=== Text extract ===

━━━━━━━━━━━━━━━━━━━━

I am speaking to you sitting on a Sportaseat on the floorboards of what I laughingly call The Great Cabin of Gannet, my Moore 24, on a mooring on a rainy day in Opua, New Zealand, during what, time and chance permitting, will become my sixth circumnavigation.

 

I’m 72 years old and will turn 73 in November, but other than going blind in one eye a few years ago, I’m in good health. I wanted a new challenge, as I did long ago when I conceived the open boat voyage, so three years ago I bought a Moore 24, the first of the ultra-light classes to be built in the US. I set out in May 2014 to sail her around the world, which has never been done on a Moore 24.

 

I reached New Zealand five stops and four months later. Moore 24s have often been raced single and double handed from California to Hawaii, but Gannet is the first to cross the Pacific. What is important to me are not the firsts, but the challenges in solving new problems and pushing limits and the joy of being at sea.

 

I’m sitting on the floorboards because I’m 6’1” and Moore 24s are best suited for hobbits. When I stand up in the companionway the deck comes to just above my waist. I wear the boat. The floorboards are the only place I can sit upright inside. The beam is 7’2”, so I can reach side to side almost without moving. Gannet is very well built, fast, accelerates like no other boat I’ve owned, and is a pleasure to sail – most of the time.

 

I came into Opua in a gale surfing down 12 and 15 foot waves, pushing hard to reach port before the wind headed us and shut the door.

 

I’ll fly back to the US in November to spend the holidays with Carol, then return to New Zealand next March and continue the voyage. I’ve completed circumnavigations in four successive decades and would like to make it five. In the unlikely event I’m still alive and in reasonable health in 2021 when I turn 80, I expect I’ll set out again.

 

One of the greatest surprises of my life is that I’ve become old. There is curious pleasure in being old when you have your health and are as adventuresome as when you were young. I also have the same 32 inch waist as when I was 20 and still do my age in push-ups and crunches. I’ve often quoted T.S Eliot, ‘Old men ought to be explorers’.

━━━━━━━━━━━━━━━━━━━━

=== Entries supplied ===
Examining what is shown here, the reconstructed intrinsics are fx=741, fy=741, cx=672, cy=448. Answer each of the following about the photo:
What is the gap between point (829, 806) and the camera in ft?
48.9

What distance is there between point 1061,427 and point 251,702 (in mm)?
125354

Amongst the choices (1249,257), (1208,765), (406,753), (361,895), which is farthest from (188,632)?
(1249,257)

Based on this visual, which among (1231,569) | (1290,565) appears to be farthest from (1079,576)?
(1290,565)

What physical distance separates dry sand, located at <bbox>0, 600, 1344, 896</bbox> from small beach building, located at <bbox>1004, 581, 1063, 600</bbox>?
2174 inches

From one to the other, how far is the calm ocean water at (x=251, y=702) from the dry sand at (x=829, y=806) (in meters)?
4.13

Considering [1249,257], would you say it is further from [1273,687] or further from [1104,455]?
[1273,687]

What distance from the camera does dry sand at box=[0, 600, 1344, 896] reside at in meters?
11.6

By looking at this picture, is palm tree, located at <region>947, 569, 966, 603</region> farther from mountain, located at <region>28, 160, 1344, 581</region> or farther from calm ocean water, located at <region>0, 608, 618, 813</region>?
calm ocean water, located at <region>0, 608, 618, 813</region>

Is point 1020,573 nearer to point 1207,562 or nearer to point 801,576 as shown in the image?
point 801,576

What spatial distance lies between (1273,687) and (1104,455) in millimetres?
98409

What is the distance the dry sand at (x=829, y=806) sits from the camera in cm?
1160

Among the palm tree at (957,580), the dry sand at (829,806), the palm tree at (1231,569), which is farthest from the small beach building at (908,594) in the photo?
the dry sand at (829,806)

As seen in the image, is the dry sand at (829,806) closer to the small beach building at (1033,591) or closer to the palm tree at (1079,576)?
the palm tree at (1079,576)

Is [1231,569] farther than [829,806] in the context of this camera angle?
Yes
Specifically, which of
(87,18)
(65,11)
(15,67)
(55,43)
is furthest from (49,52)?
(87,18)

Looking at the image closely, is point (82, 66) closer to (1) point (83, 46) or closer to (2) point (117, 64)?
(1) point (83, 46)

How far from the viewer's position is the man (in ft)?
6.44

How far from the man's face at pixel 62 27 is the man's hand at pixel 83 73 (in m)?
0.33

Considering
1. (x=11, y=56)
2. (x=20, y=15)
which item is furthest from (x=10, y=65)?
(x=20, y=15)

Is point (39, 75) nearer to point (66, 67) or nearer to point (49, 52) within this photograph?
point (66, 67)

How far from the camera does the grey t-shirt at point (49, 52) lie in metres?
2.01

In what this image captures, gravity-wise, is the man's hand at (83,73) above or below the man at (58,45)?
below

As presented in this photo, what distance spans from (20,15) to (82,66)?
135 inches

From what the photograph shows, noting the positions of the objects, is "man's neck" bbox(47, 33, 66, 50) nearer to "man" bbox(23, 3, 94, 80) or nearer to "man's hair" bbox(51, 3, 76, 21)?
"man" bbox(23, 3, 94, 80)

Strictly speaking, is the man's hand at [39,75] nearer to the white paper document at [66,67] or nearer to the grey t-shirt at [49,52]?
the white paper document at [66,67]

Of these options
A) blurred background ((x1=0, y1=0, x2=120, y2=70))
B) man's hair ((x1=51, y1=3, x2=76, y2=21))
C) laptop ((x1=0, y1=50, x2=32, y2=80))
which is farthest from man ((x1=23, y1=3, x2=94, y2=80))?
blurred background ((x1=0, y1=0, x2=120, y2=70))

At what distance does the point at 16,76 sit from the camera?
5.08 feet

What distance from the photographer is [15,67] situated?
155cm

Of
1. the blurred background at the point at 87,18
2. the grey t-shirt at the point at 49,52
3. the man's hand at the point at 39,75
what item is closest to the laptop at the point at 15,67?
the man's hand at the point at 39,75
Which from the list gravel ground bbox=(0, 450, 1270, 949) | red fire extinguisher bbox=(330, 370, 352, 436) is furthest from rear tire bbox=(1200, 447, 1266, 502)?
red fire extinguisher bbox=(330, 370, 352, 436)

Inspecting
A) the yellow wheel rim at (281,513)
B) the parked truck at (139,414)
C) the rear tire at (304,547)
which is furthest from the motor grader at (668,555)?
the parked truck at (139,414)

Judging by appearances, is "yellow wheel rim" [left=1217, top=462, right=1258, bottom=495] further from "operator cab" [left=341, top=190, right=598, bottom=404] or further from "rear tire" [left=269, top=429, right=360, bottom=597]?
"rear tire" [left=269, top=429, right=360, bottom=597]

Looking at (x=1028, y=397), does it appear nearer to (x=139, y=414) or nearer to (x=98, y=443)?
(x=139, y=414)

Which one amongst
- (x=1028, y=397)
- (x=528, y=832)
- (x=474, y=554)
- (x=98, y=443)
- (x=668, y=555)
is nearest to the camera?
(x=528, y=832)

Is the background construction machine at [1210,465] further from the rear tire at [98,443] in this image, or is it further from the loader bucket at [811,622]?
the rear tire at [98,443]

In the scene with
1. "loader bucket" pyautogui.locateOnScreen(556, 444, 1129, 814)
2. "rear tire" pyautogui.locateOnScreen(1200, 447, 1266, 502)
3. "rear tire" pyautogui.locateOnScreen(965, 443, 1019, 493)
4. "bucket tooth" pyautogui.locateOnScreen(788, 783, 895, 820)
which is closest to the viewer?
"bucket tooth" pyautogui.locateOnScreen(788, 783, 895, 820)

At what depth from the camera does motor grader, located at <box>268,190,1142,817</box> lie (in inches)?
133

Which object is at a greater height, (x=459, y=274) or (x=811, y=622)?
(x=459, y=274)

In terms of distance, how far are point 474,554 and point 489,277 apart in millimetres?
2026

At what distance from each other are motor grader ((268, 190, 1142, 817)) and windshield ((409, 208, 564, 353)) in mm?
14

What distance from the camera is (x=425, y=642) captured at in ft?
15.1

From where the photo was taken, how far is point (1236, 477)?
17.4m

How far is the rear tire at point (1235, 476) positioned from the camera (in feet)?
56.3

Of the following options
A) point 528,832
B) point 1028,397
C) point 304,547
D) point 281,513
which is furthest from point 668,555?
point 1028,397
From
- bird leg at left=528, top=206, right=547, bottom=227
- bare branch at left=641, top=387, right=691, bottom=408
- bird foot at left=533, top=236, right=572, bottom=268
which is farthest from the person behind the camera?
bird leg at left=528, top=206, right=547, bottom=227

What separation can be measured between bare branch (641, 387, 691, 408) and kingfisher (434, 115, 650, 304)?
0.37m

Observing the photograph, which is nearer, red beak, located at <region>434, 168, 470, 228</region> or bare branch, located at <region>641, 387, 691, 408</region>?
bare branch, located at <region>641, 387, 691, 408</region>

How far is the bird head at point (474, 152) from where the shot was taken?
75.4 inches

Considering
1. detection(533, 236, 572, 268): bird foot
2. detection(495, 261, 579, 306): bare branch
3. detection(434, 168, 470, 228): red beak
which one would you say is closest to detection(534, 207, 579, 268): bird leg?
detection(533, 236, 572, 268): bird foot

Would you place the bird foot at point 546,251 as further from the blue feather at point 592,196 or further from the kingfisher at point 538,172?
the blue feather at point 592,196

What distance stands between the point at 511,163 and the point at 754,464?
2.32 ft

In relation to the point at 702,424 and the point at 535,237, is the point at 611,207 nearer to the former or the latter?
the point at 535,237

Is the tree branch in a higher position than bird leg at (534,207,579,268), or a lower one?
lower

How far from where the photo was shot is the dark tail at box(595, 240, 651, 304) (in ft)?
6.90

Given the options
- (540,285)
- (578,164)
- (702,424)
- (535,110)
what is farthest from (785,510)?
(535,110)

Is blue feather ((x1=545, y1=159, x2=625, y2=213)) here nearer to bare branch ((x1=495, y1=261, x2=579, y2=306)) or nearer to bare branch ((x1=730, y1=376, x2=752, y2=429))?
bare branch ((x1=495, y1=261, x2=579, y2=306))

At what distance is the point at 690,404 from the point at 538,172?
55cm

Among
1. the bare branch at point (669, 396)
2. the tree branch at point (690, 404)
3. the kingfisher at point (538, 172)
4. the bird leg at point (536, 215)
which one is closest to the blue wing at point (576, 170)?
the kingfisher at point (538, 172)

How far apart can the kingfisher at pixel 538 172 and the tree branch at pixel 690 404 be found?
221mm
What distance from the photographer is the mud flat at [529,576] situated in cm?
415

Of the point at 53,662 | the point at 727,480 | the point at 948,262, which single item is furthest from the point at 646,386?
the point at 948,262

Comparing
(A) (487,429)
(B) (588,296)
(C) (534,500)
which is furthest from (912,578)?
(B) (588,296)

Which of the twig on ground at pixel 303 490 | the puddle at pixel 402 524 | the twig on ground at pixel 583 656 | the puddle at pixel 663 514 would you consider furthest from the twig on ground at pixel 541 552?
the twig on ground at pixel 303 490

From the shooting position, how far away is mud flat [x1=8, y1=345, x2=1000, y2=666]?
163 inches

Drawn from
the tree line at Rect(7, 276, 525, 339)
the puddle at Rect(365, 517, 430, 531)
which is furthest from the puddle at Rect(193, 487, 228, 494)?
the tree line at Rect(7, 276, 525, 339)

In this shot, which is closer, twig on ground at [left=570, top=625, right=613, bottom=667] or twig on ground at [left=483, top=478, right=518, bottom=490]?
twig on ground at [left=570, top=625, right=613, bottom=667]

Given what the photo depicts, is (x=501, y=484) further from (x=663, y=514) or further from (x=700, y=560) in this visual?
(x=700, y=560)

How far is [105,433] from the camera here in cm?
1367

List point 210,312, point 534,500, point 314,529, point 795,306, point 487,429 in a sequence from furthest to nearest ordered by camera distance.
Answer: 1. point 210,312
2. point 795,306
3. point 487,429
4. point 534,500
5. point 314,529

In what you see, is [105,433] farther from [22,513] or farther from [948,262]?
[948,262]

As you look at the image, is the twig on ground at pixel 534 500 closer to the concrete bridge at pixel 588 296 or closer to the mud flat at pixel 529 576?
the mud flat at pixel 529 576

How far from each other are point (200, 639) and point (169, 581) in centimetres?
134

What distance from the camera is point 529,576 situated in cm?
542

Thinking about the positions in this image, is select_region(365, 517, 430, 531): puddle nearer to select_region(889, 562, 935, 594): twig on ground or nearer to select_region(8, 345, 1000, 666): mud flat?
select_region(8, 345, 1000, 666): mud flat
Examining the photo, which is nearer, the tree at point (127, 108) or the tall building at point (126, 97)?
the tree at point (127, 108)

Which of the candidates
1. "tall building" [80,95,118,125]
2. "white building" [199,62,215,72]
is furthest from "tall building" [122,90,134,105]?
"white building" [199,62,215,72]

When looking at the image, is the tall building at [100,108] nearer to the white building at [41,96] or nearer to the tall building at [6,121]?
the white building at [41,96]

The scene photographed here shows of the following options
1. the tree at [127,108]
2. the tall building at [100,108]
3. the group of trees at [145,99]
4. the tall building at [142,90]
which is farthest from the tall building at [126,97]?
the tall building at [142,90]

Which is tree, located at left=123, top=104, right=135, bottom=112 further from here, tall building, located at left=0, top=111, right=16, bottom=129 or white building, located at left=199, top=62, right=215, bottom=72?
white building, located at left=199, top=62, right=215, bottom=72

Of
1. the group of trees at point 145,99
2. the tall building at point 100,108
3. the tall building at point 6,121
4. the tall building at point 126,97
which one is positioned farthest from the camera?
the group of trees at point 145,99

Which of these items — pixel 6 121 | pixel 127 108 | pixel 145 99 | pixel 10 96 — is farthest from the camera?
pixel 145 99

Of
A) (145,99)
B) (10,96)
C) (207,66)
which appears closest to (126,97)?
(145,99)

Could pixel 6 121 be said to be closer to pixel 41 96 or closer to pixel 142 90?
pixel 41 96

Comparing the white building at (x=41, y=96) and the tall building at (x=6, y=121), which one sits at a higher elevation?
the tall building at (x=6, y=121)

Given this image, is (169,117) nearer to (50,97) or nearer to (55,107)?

━━━━━━━━━━━━━━━━━━━━

Reproduce the stretch of the sailing narrative from "I’m sitting on" through "shut the door." word for word.

I’m sitting on the floorboards because I’m 6’1” and Moore 24s are best suited for hobbits. When I stand up in the companionway the deck comes to just above my waist. I wear the boat. The floorboards are the only place I can sit upright inside. The beam is 7’2”, so I can reach side to side almost without moving. Gannet is very well built, fast, accelerates like no other boat I’ve owned, and is a pleasure to sail – most of the time.

 

I came into Opua in a gale surfing down 12 and 15 foot waves, pushing hard to reach port before the wind headed us and shut the door.